While it may be expected that less men seek genetic counselling for conditions which increase the risk of breast and ovarian cancer, there are genetic conditions that increase the chance of cancer for both men and women. Conditions like Lynch syndrome and familial adenomatous polyposis (FAP) syndrome that increase the risks of bowel cancer for example. I work in a diverse part of the country so even accounting for the expected differences, it remains both noticeable and curious to me that I cannot recall seeing a Black man for genetic counselling for any cancer condition. It is important to note that I have seen patients for a range of other non-cancer genetic conditions and although the numbers are often smaller than expected, I have seen Black men in these clinics.

Low numbers of men presenting in healthcare is well recognised. Men appear less likely to recognise symptoms, report them early or to adhere to screening. The health seeking behaviour of men with hereditary conditions that primarily affect women show similar trends though additional factors like being less likely to receive information or having lower risks of cancer can contribute to the differences observed.
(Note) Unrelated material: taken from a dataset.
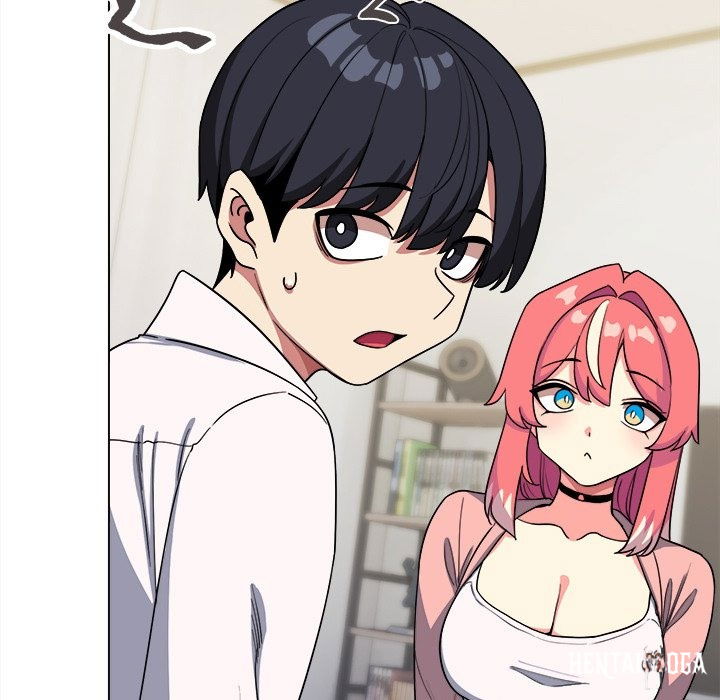 Stop Smoking Stop Smoking Chapter 3 - Page 178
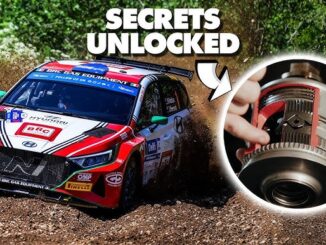 pos-leitourgei-to-active-center-differential-sta-wrc-to-myalo-pou-moirazei-ropi-se-choma-asfalto-kai-chioni-me-cheirourgiki-akriveia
For me, these issues raise questions about how personal and social perceptions of masculinity drive health seeking behaviour and even how they contribute to what genetic information is shared with men. The intersectionality of race and masculinity on health seeking behaviour has been considered for years. Studies have looked at the cultural norms, values and expectations that impact how men seek services. From the individuals we have spoken to through Genetics Engage we have heard that difficulties accessing services can be due to who professionals refer to specialist services like genetic counselling. Perhaps professionals may worry that patients might react negatively to referrals or at worst they may hold assumptions that they just would not benefit or be interested.

Reflecting on a month like Movember certainly makes me think about ways in which conversations can be had to better support men to engage in genetic services. Specific and tailored interventions just will not be possible without talking to Black men about what they want and need to offer services that improve their health.